The Lucene search engine: Powerful, flexible, and free

Easily add searching to your application with Lucene

Don't let the low version number -- 0.04 as of August 2000 -- fool you. The Lucene search engine is a robust, powerful, and flexible search toolkit, ready to tackle many common search problems. And since it's now available under the more flexible LGPL open source license, the price (free!) is right too.

Doug Cutting, an experienced developer of text-search and retrieval tools, created Lucene. Cutting is the primary author of the V-Twin search engine (part of Apple's Copland operating system effort) and is currently a senior architect at Excite. He designed Lucene to make it easy to add indexing and search capability to a broad range of applications, including:

  • Searchable email: An email application could let users search archived messages and add new messages to the index as they arrive.
  • Online documentation search: A documentation reader -- CD-based, Web-based, or embedded within the application -- could let users search online documentation or archived publications.
  • Searchable Webpages: A Web browser or proxy server could build a personal search engine to index every Webpage a user has visited, allowing users to easily revisit pages.
  • Website search: A CGI program could let users search your Website.
  • Content search: An application could let the user search saved documents for specific content; this could be integrated into the Open Document dialog.
  • Version control and content management: A document management system could index documents, or document versions, so they can be easily retrieved.
  • News and wire service feeds: A news server or relay could index articles as they arrive.
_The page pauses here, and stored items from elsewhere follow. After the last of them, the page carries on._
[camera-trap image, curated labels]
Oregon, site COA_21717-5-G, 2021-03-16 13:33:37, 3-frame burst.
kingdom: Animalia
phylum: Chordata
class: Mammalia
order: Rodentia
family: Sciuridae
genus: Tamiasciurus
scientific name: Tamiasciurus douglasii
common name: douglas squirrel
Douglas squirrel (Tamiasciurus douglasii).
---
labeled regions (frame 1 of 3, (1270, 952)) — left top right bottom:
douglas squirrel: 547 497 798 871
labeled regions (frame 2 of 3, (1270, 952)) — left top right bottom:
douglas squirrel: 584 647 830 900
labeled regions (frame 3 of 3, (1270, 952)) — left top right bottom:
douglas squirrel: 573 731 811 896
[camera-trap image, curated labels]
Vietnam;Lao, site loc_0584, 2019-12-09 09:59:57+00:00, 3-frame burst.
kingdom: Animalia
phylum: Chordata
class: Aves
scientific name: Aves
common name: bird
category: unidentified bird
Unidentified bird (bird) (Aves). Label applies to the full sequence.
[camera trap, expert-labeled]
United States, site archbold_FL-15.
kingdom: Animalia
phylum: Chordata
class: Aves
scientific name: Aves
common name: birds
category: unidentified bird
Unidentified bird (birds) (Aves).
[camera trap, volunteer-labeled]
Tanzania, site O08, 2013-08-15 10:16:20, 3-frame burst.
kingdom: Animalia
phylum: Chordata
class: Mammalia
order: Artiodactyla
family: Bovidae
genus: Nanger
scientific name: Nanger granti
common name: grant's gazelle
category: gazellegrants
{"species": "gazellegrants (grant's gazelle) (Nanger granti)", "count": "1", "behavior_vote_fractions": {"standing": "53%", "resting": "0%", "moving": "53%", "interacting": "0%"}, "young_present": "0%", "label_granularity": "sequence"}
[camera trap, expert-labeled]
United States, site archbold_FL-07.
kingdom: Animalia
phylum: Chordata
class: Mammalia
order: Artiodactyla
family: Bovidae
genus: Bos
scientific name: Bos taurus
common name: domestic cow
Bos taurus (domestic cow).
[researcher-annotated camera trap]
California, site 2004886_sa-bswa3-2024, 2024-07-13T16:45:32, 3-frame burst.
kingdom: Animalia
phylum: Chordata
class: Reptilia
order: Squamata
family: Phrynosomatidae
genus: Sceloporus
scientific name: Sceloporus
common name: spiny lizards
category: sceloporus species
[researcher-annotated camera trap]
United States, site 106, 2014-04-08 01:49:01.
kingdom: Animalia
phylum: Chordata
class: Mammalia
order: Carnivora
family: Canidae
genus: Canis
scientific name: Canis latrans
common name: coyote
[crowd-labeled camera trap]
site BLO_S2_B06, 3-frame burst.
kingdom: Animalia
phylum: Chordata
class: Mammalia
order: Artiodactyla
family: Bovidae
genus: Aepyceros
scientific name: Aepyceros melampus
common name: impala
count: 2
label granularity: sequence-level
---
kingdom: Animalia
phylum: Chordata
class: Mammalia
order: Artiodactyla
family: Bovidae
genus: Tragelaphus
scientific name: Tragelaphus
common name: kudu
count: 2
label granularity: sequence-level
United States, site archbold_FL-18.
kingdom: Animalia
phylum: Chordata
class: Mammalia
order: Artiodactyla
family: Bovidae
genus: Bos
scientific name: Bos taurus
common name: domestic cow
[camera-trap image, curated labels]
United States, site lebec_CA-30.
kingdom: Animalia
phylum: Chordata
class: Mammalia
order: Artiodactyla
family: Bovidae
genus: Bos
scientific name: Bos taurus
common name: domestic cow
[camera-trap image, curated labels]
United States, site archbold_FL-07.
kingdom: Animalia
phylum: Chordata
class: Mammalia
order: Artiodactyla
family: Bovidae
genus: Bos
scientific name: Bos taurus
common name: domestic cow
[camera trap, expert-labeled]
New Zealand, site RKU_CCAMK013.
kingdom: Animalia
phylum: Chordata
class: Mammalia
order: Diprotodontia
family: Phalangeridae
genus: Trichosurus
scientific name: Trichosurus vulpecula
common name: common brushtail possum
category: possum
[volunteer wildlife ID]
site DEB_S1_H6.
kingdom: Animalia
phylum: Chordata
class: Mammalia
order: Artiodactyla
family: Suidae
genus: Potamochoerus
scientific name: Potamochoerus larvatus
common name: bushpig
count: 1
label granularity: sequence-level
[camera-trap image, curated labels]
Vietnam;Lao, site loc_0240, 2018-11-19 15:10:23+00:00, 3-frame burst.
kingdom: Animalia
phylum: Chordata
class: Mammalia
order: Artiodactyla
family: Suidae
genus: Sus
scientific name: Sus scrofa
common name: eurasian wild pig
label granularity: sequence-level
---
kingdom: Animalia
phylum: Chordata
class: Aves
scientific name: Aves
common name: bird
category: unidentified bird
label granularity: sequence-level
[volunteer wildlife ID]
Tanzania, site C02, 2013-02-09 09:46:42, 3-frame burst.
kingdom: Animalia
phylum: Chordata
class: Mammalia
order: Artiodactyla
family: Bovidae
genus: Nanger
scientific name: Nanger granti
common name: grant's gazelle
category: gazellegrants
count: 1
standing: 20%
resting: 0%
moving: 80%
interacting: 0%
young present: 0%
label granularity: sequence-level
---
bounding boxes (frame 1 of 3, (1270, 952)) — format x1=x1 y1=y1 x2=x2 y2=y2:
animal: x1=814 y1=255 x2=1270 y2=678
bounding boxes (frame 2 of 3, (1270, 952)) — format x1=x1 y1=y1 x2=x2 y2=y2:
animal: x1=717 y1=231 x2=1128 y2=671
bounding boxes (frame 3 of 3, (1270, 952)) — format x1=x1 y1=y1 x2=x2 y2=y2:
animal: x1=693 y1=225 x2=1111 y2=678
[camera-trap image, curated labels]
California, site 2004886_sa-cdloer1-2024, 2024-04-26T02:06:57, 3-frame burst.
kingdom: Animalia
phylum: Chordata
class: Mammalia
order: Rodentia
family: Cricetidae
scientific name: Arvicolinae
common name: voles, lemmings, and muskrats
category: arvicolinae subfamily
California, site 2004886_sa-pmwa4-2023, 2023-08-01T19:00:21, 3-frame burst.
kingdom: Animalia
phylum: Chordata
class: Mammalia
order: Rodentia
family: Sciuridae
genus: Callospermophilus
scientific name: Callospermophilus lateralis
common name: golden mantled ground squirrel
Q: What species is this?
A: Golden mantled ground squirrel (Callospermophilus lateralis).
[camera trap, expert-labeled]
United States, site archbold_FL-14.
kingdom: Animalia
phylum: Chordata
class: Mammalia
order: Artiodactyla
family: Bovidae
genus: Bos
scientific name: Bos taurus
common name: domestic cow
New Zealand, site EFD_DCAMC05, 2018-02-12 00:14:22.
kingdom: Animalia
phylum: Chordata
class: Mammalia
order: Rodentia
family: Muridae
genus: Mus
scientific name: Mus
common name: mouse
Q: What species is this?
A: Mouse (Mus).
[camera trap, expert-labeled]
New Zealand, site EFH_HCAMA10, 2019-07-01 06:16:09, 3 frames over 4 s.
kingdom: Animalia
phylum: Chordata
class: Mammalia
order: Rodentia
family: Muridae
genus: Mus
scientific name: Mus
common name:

Of course, many search engines could perform most of those functions, but few open source search tools offer Lucene's ease of use, rapid implementation, and flexibility.

I first used Lucene when developing Eyebrowse, an open source Java-based tool for cataloguing and browsing mailing lists. (See Resources for a link.) A core requirement for Eyebrowse was flexible message search and retrieval capability. It demanded an indexing and search component that would efficiently update the index base as new messages arrived, allow multiple users to search and update the index base concurrently, and scale to archives containing millions of messages.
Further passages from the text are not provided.